The Food and Drug Administration (FDA) sent notice to 23andme co-founder and CEO, Ann Wojcicki, to stop selling the company’s direct-to-consumer genetic testing kits because the company was acting “without marketing clearance or approval in violation of the Federal Food, Drug and Cosmetic Act” (See full letter from the FDA). As the company seeks to provide medically relevant information to consumers, it is being required to seek FDA approval for the test which was first released in 2007.
The letter from the FDA sites that the federal organization has been working with 23andme to resolve many issues related to marketing and clinical validation of PGS (Personalized Genome Service) so several years without receiving the requested information and data, while 23andme has continued to expand marketing and the uses of their product.
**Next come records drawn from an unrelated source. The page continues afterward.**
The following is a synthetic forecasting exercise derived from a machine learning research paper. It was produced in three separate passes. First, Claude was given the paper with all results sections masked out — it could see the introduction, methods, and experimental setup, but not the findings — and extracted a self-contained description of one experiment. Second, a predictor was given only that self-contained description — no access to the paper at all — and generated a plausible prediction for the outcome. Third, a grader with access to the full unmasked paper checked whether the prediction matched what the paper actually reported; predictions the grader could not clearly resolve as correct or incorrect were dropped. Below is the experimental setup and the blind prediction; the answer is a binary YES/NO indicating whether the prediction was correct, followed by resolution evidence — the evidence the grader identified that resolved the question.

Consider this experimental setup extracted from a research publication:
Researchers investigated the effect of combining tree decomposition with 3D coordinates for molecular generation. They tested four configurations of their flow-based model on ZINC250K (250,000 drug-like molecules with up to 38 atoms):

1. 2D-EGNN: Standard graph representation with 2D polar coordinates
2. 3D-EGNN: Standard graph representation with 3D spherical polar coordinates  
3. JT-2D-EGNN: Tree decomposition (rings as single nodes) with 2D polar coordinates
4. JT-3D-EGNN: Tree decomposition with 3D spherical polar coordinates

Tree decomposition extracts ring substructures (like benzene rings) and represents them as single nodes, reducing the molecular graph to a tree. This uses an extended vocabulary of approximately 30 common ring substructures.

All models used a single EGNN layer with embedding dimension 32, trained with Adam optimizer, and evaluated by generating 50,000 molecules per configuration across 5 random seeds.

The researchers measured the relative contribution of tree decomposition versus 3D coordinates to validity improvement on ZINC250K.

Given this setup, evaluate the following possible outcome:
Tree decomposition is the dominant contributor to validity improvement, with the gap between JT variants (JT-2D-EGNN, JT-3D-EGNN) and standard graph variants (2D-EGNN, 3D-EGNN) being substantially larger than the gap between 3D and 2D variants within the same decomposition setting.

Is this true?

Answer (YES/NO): YES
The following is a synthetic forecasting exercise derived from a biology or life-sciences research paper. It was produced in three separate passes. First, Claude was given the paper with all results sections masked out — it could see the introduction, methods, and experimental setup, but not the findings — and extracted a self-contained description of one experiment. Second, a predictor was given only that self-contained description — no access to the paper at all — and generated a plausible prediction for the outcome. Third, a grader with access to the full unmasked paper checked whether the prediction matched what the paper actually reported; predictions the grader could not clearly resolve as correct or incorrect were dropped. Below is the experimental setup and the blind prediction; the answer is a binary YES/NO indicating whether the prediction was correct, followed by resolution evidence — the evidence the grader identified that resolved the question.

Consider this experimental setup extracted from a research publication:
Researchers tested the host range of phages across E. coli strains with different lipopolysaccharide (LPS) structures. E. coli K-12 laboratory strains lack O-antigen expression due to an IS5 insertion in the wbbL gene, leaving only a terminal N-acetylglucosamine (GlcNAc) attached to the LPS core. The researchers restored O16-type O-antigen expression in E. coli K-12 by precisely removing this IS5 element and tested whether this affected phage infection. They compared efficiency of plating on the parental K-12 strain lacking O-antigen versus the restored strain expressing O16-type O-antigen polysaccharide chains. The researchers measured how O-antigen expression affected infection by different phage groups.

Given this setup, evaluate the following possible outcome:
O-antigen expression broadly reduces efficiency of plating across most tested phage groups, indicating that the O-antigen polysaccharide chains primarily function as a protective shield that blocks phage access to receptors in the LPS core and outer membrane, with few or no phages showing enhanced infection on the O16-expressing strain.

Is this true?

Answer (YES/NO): YES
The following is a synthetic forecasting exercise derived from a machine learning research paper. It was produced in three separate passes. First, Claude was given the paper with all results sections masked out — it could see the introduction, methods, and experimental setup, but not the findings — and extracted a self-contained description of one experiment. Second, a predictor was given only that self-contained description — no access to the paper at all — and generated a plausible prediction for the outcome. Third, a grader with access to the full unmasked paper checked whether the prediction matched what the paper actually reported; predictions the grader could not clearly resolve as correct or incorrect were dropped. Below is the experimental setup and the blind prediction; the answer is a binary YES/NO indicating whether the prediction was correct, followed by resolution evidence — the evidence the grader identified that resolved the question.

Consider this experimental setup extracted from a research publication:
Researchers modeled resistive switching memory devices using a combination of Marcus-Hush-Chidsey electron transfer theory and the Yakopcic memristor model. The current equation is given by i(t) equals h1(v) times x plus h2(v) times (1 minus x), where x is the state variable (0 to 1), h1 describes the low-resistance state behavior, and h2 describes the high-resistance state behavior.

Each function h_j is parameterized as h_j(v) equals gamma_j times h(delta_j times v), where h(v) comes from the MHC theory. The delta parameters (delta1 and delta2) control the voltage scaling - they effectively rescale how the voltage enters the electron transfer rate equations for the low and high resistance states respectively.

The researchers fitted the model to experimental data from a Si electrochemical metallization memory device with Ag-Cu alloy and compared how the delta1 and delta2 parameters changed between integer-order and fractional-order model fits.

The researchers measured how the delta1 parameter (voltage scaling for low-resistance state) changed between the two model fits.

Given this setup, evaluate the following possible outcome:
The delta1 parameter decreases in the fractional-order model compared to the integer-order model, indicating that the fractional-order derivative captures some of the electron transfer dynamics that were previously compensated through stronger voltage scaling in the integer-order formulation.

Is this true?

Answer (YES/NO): NO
I’ve previously written my opinion about personalized genomic testing like what’s offered by 23andme, cautioning my friends to see it as entertainment only. Personally, I believe this new action by the FDA is a win for the consumer. Any test being marketed directly to the consumer (without a physician ordering the test) that claims to provide information that can be used to inform medical/lifestyle changes should be regulated. One would assume that most folks would consult a physician before making lifestyle changes based on genetic risk information from tests such as that offered by 23andme. However, I fear that operating under that assumption is probably not very wise. With expanded clientele through television advertisement, the chances of inappropriate use and interpretations of genetic tests outside the realm of physician and genetic counselor consultation are likely to increase.